=== Texto proporcionado ===
El primero de los punto que quiero tocar es el tráfico. Amo y señor de mis tiempos extraescolares y extralaborales, es uno de esos pocos lapsos donde puedo estar en contacto conmigo mismo. Paso en él aproximadamente 3 horas por dia y es en esos momentos donde logro resolver la mayor parte de mis problemas o dudas. Esos pesados, calurosos, hostiles y, sobre todo, constantes lapsos son excelentes para resolver dudas como:

"Ugh, me caga esta canción... no sé por qué la tengo..."
"Creo que ya sé cuál es mi tipo de mujer..."
"Me la vuelo o llego tempra?"
"Le hablo o no?"

O algo que realmente tenga importancia en nuestro futuro, inmediato o lejano.

Lo rico de esto es ver cómo funcionamos cuando algo depende enteramente de nosotros. Evidentemente planteo situaciones comunes y sin mayor relevancia a fin de no hablar de mis propios fantasmas.
=== Información registrada ===
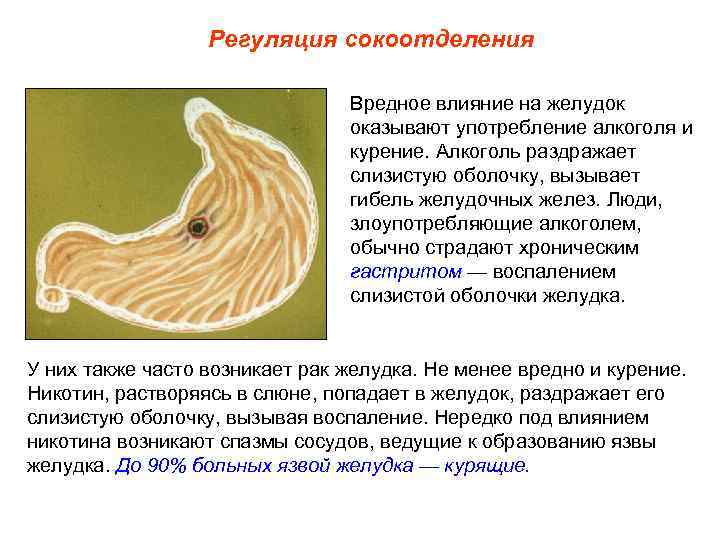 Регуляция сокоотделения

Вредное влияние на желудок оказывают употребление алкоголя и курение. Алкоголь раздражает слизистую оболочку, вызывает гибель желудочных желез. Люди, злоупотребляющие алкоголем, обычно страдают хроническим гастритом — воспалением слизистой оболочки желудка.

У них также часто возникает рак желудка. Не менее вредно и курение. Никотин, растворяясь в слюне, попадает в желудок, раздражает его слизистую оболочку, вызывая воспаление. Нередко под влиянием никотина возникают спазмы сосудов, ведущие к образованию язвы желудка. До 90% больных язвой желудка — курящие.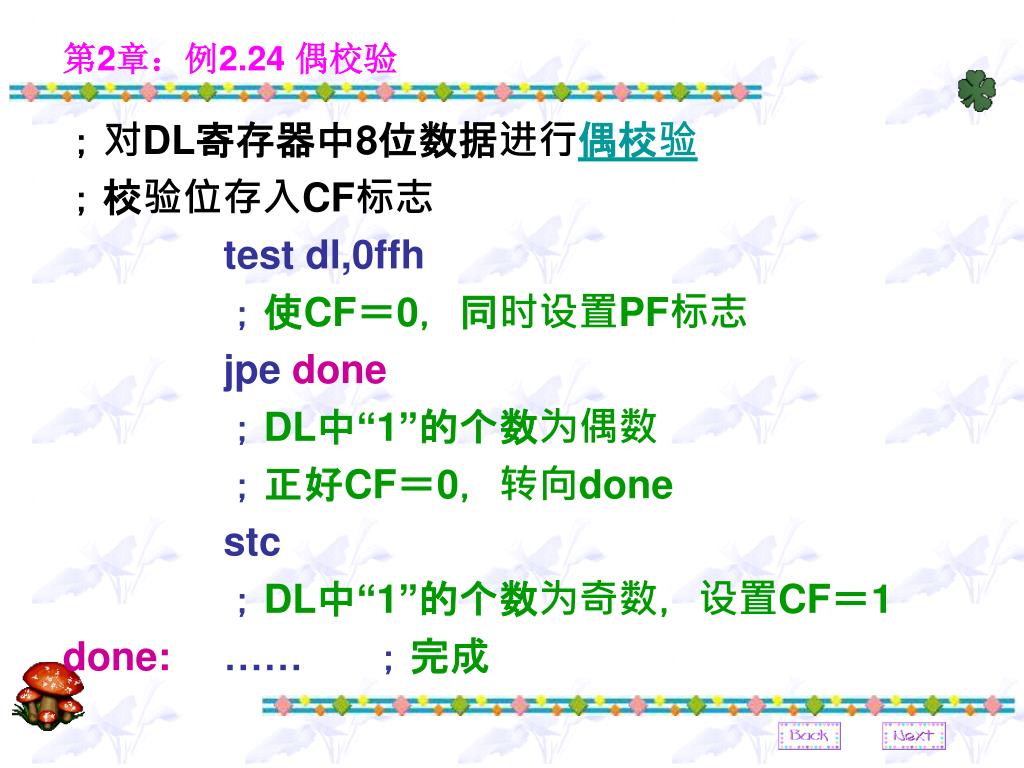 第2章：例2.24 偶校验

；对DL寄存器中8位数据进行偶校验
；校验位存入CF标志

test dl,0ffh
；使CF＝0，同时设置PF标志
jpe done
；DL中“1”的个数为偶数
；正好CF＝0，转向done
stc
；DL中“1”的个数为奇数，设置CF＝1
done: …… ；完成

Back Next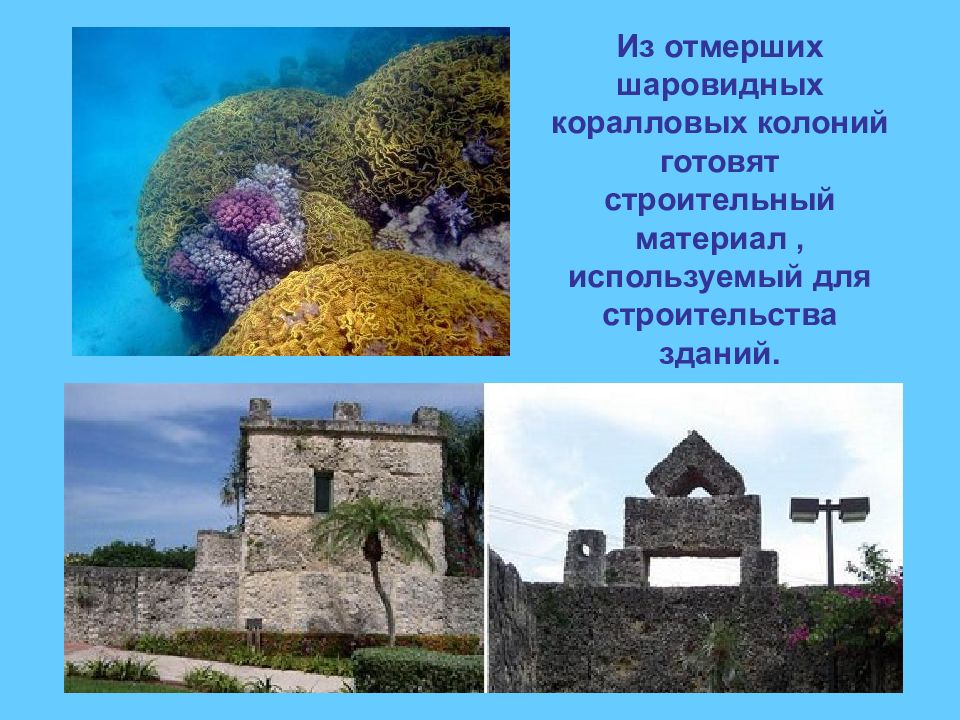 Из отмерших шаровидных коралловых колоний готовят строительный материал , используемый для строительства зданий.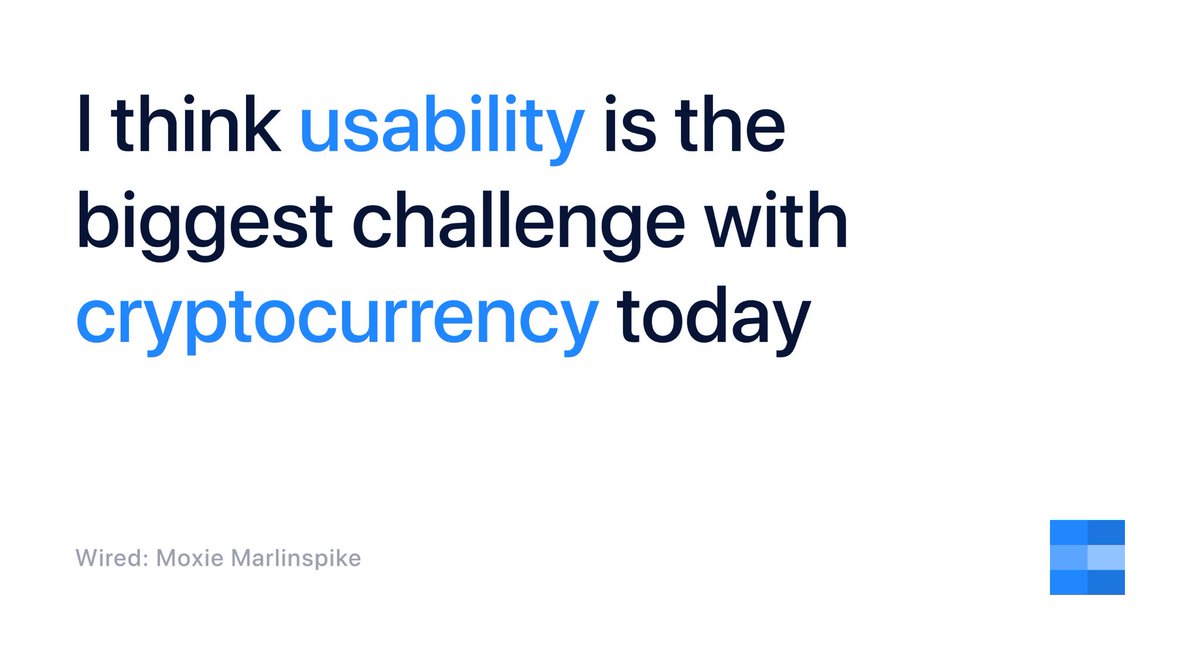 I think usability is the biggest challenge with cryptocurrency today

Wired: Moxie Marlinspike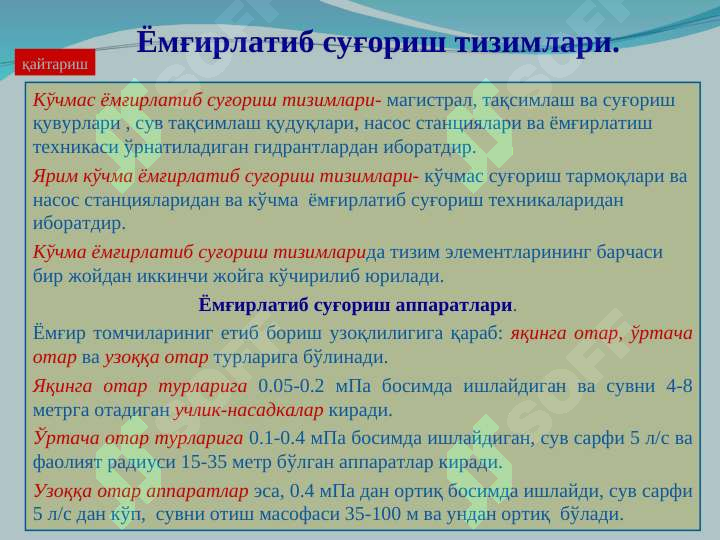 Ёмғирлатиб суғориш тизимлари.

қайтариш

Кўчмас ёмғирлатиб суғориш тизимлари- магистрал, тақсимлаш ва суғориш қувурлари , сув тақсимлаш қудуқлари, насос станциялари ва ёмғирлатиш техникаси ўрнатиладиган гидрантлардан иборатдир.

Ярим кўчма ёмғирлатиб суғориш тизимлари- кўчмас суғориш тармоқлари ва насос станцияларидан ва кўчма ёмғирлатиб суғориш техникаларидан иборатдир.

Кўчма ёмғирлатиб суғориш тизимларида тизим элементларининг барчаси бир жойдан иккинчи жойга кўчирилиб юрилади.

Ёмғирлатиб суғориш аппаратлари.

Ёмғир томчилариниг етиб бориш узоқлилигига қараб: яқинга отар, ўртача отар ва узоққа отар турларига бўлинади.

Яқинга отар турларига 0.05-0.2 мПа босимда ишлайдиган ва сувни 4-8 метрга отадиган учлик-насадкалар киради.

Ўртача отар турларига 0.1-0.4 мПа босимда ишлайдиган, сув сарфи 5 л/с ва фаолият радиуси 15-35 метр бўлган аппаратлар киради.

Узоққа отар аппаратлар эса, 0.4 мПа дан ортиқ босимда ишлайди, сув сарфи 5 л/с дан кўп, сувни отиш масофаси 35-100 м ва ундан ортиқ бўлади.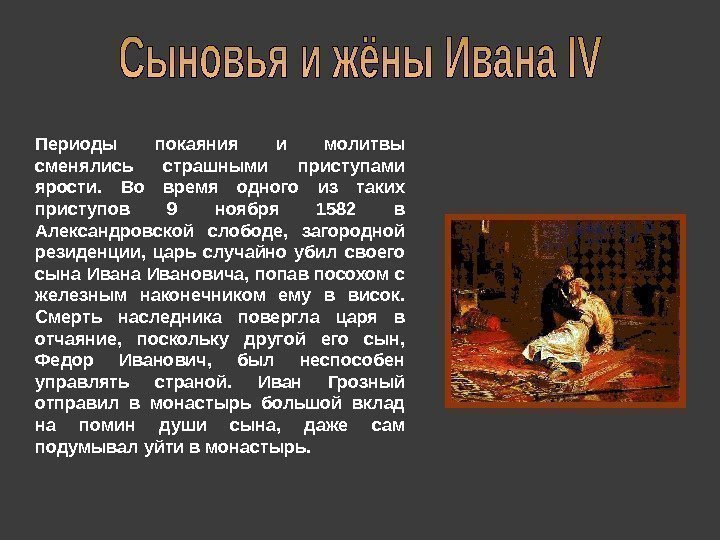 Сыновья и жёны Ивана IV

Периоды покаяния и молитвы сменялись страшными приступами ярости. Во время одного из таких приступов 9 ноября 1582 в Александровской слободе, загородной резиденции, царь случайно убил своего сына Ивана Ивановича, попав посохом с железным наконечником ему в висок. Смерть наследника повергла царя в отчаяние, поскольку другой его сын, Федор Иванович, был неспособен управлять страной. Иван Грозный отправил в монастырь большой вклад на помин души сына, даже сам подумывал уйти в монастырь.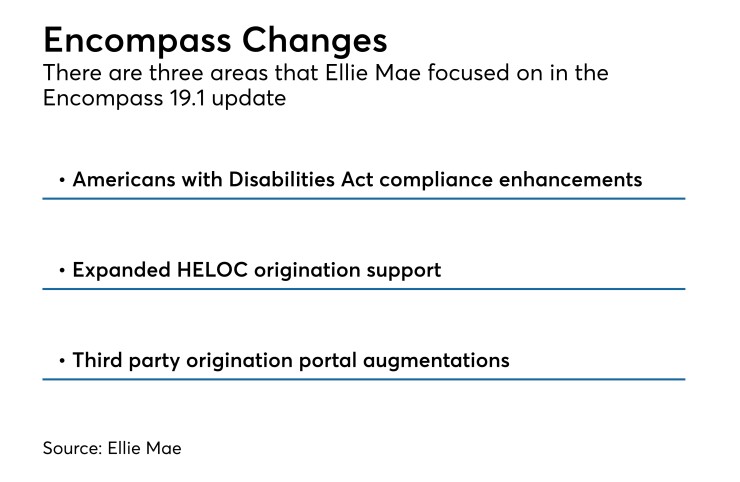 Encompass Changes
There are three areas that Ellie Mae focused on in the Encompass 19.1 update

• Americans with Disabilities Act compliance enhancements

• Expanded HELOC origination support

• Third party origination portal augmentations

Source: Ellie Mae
===
__Preguntas de estudio__.
[1] Reproduzca fielmente el fragmento del texto sobre el tráfico comprendido entre "Lo rico de esto" y "mis propios fantasmas.", ambos incluidos.
[2] Prosiga la redacción del texto sobre el tráfico a partir de su última oración.
Los registros no desempeñan ningún papel en este ejercicio.

__Respuestas a tareas__.
[1]
Lo rico de esto es ver cómo funcionamos cuando algo depende enteramente de nosotros. Evidentemente planteo situaciones comunes y sin mayor relevancia a fin de no hablar de mis propios fantasmas.

[2]
El segundo caso: La escuela. Ese templo de 18 hectareas de saber, rodeado de aulas, árboles, Xochimilco, Coapa, San Pablo Mártir y la carretera a Cuernavaca. Al principio me daban ganas de salir corriendo de ese lugar como heroe de película de acción hollywoodense en slow motion mientras explotaba a mis espaldas y el fuego cubría el resto del cuadro. Sin embargo, ahora no estoy tan seguro. Le atribuyo la duda a las delicias que aporta el nuevo horario en el que voy: Menos gente, menos tráfico, maestros con más criterio.

Aunque no puedo negar que mi deseo de terminar es el mismo que hace ya tiempo, si creo que por fin descubrí sus bondades..

El tercer caso: El trabajo. Amado tormento, mal necesario, momento donde realmente vemos si estamos hechos de lo que creemos pues nuestro némesis se manifiesta ahi todos los días, de forma constante y en formatos distintos pero ahí está. Aquí es donde encuentro la fuente de mi amargura, importantemente mayor a la habitual. Este proceso donde uno se vuelvo económicamente activo, cada vez menos dependiente del seno paternal y que da pie a pensar en cosas grandes ha generado en mi ser una especie de síndrome de Estocolmo.

Me quiero ir pero no me quiero ir.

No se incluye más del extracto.